"Un livre sur le mammouth[?]"... Non, proclame l'auteur qui utilise cet animal comme fil conducteur pour retracer l'évolution des idées et des mythes relatifs aux proboscidiens fossiles à travers les siècles. Et, de fait, s'il ne s'agit pas d'une réelle histoire de la paléontologie des mammifères, le lecteur se trouve rapidement confronté à une série de mythes et d'idées force qui, au fil des siècles, ont nourri l'imaginaire collectif. C'est ainsi que l'auteur choisit d'ouvrir son récit avec le mythe des géants qui, hérité de l'Antiquité, connut un regain de popularité au XVIIème siècle, au point de donner naissance à une discipline nouvelle, la gigantologie.
C'est à la fin de ce siècle qu'apparaît pour la première fois dans la littérature le nom du mammouth.

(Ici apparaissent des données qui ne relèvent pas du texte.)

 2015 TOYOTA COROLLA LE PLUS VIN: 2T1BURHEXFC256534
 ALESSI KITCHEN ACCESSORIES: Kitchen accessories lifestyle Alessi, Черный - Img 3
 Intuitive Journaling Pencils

Pierre le Grand ne tarde pas à ordonner dans les années 1720 qu'on lui apporte des restes (ossements et défenses) de cet animal singulier. Bientôt, un autre animal géant, que Blumenbach baptisera Mastodonte, sera découvert en Amérique du Nord, dans la vallée de l'Ohio. Buffon qui en examine une molaire, considère qu'elle appartient à une "espèce perdue" dont il suppose qu'un refroidissement progressif du globe a pu entraîner l'extinction, de même qu'il a occasionné la disparition d'Europe des éléphants dont on trouve parfois les ossements fossiles sur notre continent.
Plus tard, Georges Cuvier, confronté à des espèces perdues dont le nombre se multiplie (mammouth, mastodonte, Megatherium, mosasaure, Palaeotherium, etc.), expliquera leur disparition par de "grands et terribles événemens" qui s'abattirent de manière catastrophique sur la surface du globe.

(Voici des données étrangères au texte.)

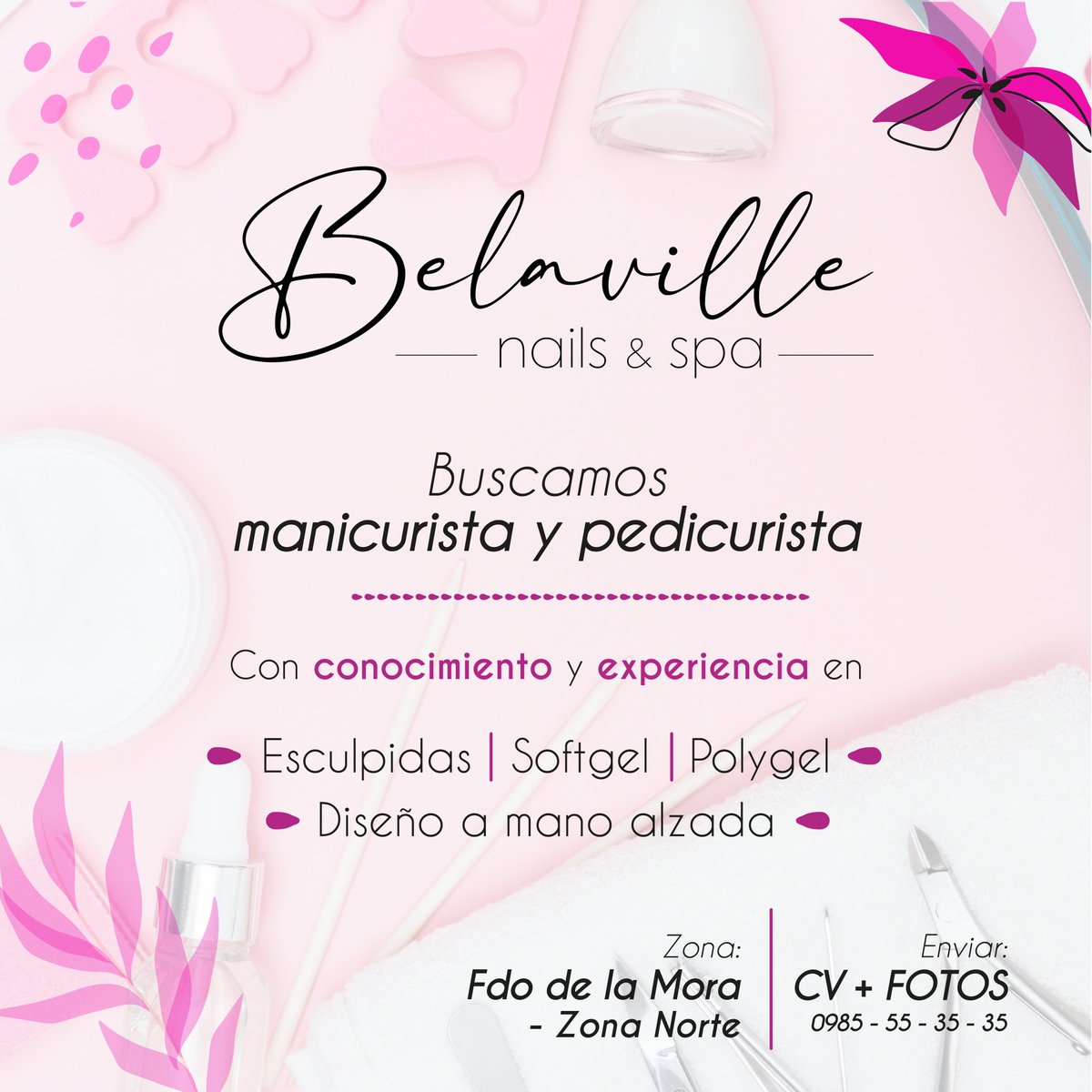 meninafati's tweet photo. @FatimaMedi42785 Fuerza Fátima! Por si a alguien le sirva, nuestro local está en búsqueda de nuevas profesionales. Nuestro ambiente laboral es buenisimo ✨🙌🏼 https://t.co/FnFiRYSq7J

Mais, pour Richard Owen, l'explication serait plus naturelle et le "devenir ordonné des choses vivantes" suffirait à rendre compte de l'extinction des espèces. C'est précisément le moment que choisit Hugh Falconer pour découvrir de nouvelles espèces d'éléphants fossiles dans les Siwaliks, ce qui le conduit à reconnaître l'existence de "formes intermédiaires" qui trouveront leur pleine signification à la lumière de la théorie darwinienne pour laquelle la découverte de "missing links" est primordiale.
Peu après, la reconnaissance de l'antiquité de l'homme conduit à s'interroger sur une possible contemporanéité de l'homme et du mammouth, ce que confirmeront bientôt certaines découvertes préhistoriques dues notamment à Edouard Lartet.
Ayant ainsi raconté à sa manière l'histoire du mammouth, l'auteur évoque ensuite les scénarios explicatifs imaginés par les chercheurs. Le premier a trait aux essais d'interprétations phylogénétiques qui se sont succédé depuis la première tentative d'Albert Gaudry (1866). Le second concerne la paléobiogéographie qui révèle une migration depuis le Sud-Est de l'Afrique vers l'Europe puis, à travers la Sibérie et le détroit de Behring, vers l'Amérique du Nord où les mammouths s'avancèrent jusqu'au centre du Mexique. Le troisième traite des causes supposées de la disparition du mammouth qui, selon les auteurs, pourrait avoir été victime de "cataclysmes", du Déluge, d'un ">hiver soudain et intense", d'un "épuisement de leur force vitale", de leur "hyperspécialisation", ou encore d'une chasse trop intensive.
En résumé, cet ouvrage, destiné au grand public, est donc avant tout un récit qui met en scène le mammouth et les paléontologistes qui l'ont plus ou moins directement étudié depuis près de deux siècles, donnant naissance à des mythes successifs qui ont laissé une empreinte profonde et durable dans l'inconscient collectif. On regrettera qu'il renferme malheureusement quelques inexactitudes qui, sans nuire à l'intérêt de l'ensemble, font tache dans un livre par ailleurs bien documenté et de présentation agréable. On s'étonne ainsi que Guettard (né à Etampes) soit qualifié de "géologue et minéralogiste suisse" (p. 119), que le grand animal de Maastricht soit nommé "crocodile" au lieu de mosasaure (p. 145) ou encore que Lamarck (décédé en 1829) soit ici involontairement mêlé à la querelle qui opposa en février-mars 1830, devant l'Académie des Sciences, Georges Cuvier et Etienne Geoffroy Saint-Hilaire (p. 283).